Hong Kong has nowadays the lowest fertiliy rate in the world with 0.91 children per woman. It needs mass-immigration or its population would naturally drop from mere 7 millions circa 2000 to 3 or 4 millions by 2060. And that's a RL forecast that do not include VITAS death toll. The VITAS effects in Hong Kong would be balanced between a good, western-level health system, a status of travel hub in Asia that'd make the disease pop up in there quickly and a high density that'd help it to spread quickly. By 2060, I can see hong Kong population being anywhere between 6 and 9 millions of inhabitants, depending on how refugees from China and the rest of Asia (Indochina and Japanese metas mostly) spread between HK, Macau, big cities like Shanghai or Taipe and stable countries like Japan and Korea. It would mean a good half of HK population arrived or are the children of war refugees arrived after the break-up of China.
There are a large amount of people who wish to enter the city every year. What you are looking is in terms of current trends, but in the srun time period things are different. There will be large influx of refugees from the China mainland and also throughout southeast asia. The reason why there isn't a large influx now is because of the tight reins that the government currently keeps to secure the special economic zone AND the booming economy of the chinese mainland have actually made a reversal in that many are leaving the city for business in the mainland such as shanghai. Currently, several hundred chinese immigrants who arrive each day to live in Hong Kong.

Additionally, the uncertainty and war torn periods in the region is likely to cause a different take on the birthrates of the city. I see it more likely that more kids will be born than what it is now.
QUOTE (prettz)
-I'm figuring the triads own the place, but do other groups like the yakuza (sp?), the Rings and other underworld groups hold sway? Is their a war of somewhat between the groups for control (or even between the various triads)?

The implantation of mobs relies a lot on ethnic groups. Unlike North America, Hong Kong does not have any important community nowadays. SR timeline does not give Japanese and Korean a lot of reasons to leave their countries for Hong Kong (and the Japanese that'd do, metahumans, would probably not be the good base for a Yakuza clan).
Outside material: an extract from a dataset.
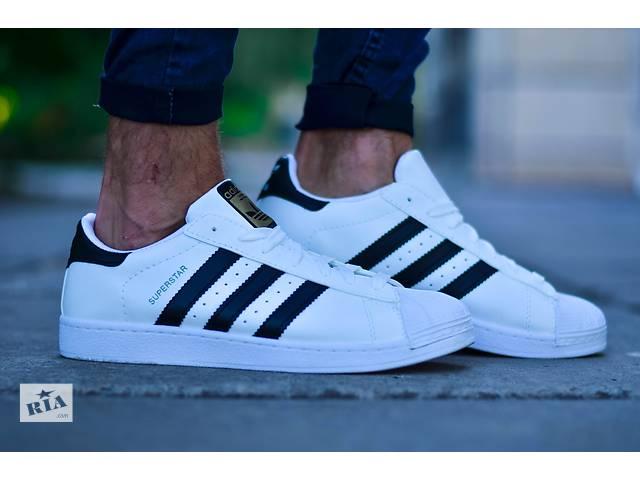 Adidas Superstar white- объявление о продаже  в Кривом Роге (Днепропетровской обл.)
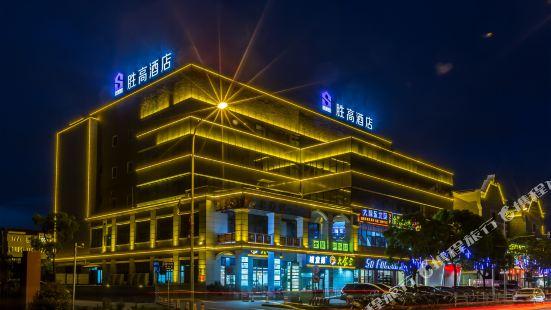 Shenggao Hotel (Shanghai Disney Zhoupu Wanda)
Maybe some vietnamese gangs, but Triads would held the ground widely.

Triads have their own wars, some centuries old. The Red Dragons, the most powerful Triad and the servant of Lung, don't get along with the White Lotus and the Yellow Lotus, the later being tied to Wuxing.

QUOTE (pettz)
-Wuxing is probably the biggest game in town but anything on how the other AAA's treat or affect the City? What about the AA's who's who and how are they in the city?

I remeber only three precise references for corporate presence: Mitsuhama controls much of the heavy industry there ; Renraku has a major facility as well ; and AA finance group HKB of London has offices there. I'd expect corps like Shiawase, Yamatetsu, Monobe and Yakashima to have some presence there.

QUOTE (prettz)
-Does Lung take a major interest in the city or is it a passing thing, and what if any other dragons are part of the Hong Kong life?

Hong Kong is the home of the Red Dragon Triad, who are Lung's most important agents. There might be some adult (non great) dragons in town, but those rarely get a mention.

And in case you don't know wiki, try those links:
Monoe, I don't believe I ever heard that one, what are they?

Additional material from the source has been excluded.